Hızlı adımlarla ilerliyordum. Sokağın başına geldiğimde tahminen birkaç dakikalık yolum kalmıştı.

"Garsonlar ikide bir gelip ne istediğimi soruyor. Bir arkadaşım gelecek diyorum, bu sefer başka bir garson geliyor."

Bu kez kahkaha atmış ve karşı yola geçmiştim.

"Madem öyle siparişimizi verebilirsiniz Bayan Sky."

"Ah pekala." Demiş bir süre sessiz kalmıştı. "Hm... Ben sıcak çikolata içeceğim sanırım. Sen ne içersin?"

"Soğuk kahve."

"Tam da tahmin ettiğim gibi."

Gülümsemiş ve elimdeki valizimle birlikte kafeye girip onun olduğu masaya ilerlemiştim. Telefonu kulağımdan çekip kapatmıştım.

"Demek tahmin ettiğin gibi."

"Elbette. Seni tanımaya çoktan başladım Gece."

"Buna sevindim madam."

Tebessümümle beraber gözlerim hemen yanındaki ona ait olan valize kaymıştı. Onun da bakışları benimkileri bulduğunda konuşmuştu.

"O zaman bu masaya gelmekten bıkan garsonlara siparişimizi ver de yola koyulalım."

Kıkırdamış ve arkasına yaslanıp kollarını göğsünde bağlamıştı. Bende ona uyum sağlayarak garsona sipariş vermek için işaret verirken onun gözleri benim üzerimdeydi.

Son kez kontrol ettiğim biletimle beraber onun yanına ilerlemiştim. Bana bakıp gülümsemiş ve beraber yürümeye koyulmuştuk.

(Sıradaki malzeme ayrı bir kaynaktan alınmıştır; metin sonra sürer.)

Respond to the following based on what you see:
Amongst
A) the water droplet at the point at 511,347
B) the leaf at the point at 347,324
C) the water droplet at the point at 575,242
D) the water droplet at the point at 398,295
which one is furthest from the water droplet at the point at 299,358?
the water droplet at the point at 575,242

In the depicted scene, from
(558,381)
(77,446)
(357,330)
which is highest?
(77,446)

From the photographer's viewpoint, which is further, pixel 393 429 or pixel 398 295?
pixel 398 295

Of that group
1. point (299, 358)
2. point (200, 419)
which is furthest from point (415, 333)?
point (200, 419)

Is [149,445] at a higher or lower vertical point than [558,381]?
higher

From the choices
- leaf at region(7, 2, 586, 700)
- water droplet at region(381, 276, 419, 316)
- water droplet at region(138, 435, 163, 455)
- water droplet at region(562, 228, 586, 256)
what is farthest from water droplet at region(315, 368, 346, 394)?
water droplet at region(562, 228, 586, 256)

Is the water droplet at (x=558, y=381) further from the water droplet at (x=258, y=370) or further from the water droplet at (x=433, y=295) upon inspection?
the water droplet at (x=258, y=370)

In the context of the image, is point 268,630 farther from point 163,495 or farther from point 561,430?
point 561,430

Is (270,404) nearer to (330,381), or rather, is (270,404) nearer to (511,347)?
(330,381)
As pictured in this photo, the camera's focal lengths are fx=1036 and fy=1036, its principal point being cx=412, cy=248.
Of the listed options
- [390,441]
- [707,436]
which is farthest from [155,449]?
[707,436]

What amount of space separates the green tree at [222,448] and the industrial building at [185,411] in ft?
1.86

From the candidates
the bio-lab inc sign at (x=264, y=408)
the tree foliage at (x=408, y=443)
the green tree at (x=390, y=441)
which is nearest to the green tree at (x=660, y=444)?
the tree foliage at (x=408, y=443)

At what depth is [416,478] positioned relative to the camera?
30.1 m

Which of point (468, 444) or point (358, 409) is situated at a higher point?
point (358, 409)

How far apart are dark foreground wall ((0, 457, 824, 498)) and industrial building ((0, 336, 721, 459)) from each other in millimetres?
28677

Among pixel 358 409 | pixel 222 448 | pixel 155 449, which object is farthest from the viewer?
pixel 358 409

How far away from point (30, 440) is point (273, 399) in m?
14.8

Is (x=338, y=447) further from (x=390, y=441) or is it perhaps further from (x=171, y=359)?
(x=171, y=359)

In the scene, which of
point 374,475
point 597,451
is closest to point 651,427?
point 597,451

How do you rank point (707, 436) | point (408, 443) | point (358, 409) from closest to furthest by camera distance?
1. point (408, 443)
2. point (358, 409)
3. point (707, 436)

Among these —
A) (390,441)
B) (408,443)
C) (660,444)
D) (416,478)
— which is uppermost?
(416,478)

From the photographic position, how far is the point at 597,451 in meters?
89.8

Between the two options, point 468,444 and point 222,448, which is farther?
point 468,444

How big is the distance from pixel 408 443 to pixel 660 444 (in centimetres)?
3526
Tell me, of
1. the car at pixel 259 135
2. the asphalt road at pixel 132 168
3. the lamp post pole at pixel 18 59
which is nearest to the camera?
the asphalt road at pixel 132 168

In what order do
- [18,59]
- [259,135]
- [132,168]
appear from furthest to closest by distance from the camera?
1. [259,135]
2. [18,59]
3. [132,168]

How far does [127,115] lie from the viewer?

İkimizden de ses çıkmıyorken derince nefes aldığını işitmiştim. Bakışların ona kayarken bana bakıyordu.

"Ciddi ciddi gidiyoruz."

"Evet..." Dediğimde başını önüne çevirmişti.

"Biliyor musun Gece?" Dediğinde bende önüme dönmüştüm.
"Seninle gidebileceğimiz her yeri gezmek tarif edilemez bir duygu."

Derince nefes aldığını işittim.

"Sen ve geçmişimiz beraberinde bir yaşam harika bir duygu Maya."

Aniden dolan gözlerimden birer yaş firar ettiğinde ona dönmüştüm. O da sulu gözlerle beni izliyordu. Yutkunmuş ve başımı omzuna yaslamıştım.

Ben en başından beri geceye aşık o küçük kızdım. Sonra bir gün annesiyle manavdan dönerken koşarak karşı kaldırımda ilerleyen başka küçük bir kızın ağlamasını işitmiştim. O gün anlamıştım: ikimiz de sulu gözlüydük. Annesi onu düştüğü yerden kaldırırken göz göze gelmiştik ve istemsizce dudaklarım yukarı kıvrılmıştı. Hissetmiştim bir şeyleri belki de.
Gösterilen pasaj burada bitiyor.